Туман над тропами - Алекс и Ангелина Змаевы
Шрифт:
Интервал:
Закладка:
— Вот представь, бежит по лесу тапир с раненой лапой, тут капля крови упала на лист, а там — он потревожил рану веткой. Лист и ветка разные, но капли крови и там и там — следы от раны. Ведь именно так их прочтет охотник…
— То есть буквы — это следы, которые оставляют раненые слова?
— Записанные, да, — я улыбнулась, вспомнив "мысль изреченная есть ложь".

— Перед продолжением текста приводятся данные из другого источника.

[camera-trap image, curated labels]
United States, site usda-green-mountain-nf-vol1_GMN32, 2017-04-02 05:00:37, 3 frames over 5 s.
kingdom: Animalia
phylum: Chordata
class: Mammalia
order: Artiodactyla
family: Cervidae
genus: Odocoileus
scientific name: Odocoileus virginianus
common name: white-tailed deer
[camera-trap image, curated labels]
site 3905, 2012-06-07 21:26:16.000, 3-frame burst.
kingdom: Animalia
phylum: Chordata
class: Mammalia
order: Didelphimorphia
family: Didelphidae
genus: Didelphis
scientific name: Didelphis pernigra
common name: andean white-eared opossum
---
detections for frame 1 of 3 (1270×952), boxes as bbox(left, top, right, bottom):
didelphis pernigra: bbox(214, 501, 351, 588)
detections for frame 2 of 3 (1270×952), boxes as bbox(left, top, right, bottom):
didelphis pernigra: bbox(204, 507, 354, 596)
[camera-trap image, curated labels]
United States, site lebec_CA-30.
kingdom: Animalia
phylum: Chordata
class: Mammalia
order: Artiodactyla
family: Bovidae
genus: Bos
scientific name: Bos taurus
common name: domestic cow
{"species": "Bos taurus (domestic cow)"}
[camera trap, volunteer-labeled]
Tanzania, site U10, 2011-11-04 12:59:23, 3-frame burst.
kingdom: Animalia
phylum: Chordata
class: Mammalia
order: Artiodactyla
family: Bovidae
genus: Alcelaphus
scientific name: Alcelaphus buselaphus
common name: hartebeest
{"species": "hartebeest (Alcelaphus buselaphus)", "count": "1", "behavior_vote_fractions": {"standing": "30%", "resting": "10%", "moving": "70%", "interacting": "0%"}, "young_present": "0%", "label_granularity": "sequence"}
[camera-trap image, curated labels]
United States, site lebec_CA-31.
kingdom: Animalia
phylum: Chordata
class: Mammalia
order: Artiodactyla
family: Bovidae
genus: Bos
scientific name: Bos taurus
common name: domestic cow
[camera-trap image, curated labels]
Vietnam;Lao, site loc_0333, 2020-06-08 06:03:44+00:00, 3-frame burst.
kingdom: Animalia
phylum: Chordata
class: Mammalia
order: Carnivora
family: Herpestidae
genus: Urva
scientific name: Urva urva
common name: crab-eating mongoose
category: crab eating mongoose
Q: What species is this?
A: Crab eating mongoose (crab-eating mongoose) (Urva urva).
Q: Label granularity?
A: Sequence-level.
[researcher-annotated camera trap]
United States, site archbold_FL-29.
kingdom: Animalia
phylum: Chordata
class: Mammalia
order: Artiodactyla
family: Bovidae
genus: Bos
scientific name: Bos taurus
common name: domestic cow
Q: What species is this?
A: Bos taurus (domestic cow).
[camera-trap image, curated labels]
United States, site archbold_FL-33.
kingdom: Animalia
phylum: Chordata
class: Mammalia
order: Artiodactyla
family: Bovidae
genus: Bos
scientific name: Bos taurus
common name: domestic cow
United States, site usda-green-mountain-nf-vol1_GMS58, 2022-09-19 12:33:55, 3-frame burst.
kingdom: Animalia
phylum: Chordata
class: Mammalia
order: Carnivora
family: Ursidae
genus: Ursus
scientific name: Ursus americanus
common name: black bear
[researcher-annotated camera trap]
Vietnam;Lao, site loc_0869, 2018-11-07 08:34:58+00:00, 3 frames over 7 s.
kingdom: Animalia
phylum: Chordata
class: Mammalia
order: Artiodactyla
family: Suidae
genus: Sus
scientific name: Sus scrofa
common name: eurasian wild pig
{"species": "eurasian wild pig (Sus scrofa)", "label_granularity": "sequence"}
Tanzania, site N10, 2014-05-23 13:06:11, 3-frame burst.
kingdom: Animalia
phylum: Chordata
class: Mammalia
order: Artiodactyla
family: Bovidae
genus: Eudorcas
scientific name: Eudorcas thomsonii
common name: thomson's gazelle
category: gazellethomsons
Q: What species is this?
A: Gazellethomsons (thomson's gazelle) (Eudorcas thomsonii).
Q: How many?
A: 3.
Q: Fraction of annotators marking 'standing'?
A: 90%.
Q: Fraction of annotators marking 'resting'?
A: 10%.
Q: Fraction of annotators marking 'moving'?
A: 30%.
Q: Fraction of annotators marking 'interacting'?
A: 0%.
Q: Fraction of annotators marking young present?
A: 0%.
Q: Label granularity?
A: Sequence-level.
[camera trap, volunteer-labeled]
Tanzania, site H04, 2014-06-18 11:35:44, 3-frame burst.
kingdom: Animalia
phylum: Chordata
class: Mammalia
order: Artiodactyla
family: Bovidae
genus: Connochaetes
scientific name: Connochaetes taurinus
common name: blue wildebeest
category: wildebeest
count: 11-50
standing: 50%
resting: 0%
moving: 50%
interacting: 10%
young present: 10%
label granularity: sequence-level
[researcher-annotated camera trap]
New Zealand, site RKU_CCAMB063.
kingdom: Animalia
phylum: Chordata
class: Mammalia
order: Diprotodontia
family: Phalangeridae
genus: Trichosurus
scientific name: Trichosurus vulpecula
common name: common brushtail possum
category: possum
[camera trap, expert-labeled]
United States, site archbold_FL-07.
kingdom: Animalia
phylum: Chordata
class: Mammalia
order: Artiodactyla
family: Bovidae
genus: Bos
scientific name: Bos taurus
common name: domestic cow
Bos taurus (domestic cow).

— И по ним, как по следам, можно узнать, какие слова были сказаны?
— Да.
— И ты научишь меня этому колдовству?
Начиная с этого разговора обучение сдвинулось с мертвой точки. Тем более, что рвения к учебе у Подарочка было столько, что оно порой начинало всерьез утомлять. Видимо, это был необходимый этап, когда сознание еще не может свободно оперировать абстрактными знаками. Не случайно же скандинавским рунам приписывалась волшебная сила. Но мне хотелось двигаться дальше, не погружая ученицу глубоко в мистику знаков, а для этого требовалось постоянно тренировать работу с абстракциями. И тогда я вспомнила про шахматы. Все необходимое у нас оказалось "под рукой", только фигуры пришлось заменить. Ну кто знает здесь "слона"? Даже "белые люди" еще не появились, чтобы припрятать "самых хвостатых зверей" [6]. А потому "слоны" стали "кайманом" и "ревуном" — один в болоте, другой на ветках и друг с другом не пересекаются. "Болото" и "лес" — именно так я объяснила Подарочку белые и черные клетки "доски". Да и не были они "белыми и черными" — светло-серый гранит и буро-зеленые квадраты, закрашенные соком лиан, как нельзя более соответствовали этим образам. "Ладьи" стали "тапирами", а "кони" — "марги". Ну а кто еще, кроме марги, может изменить направление прыжка в полете, на то ей и хвост дан. "Ферзь" стал "вождем", а "король" — "шаманом". Эта мысль показалась мне забавной — шамана надо защищать, ну какое без него племя? А вождь? Если пешка-охотник доберется до последней линии противника, сам вождем стать может, за геройство. Запросто. И никто не возразит. Вот так и получились "шахматы для Нового света". В сезон дождей, отсиживаясь в укрытии, к игре подключились Сучок и Гремучка, и шахматный камень стал занят большую часть времени. На следующий круг Копуша изготовил еще два комплекта, отлив "доски" и слепив фигуры из глины. Их уволокли в поселок. Сейчас я бы уже затруднилась сказать, сколько у нас в племени игроков.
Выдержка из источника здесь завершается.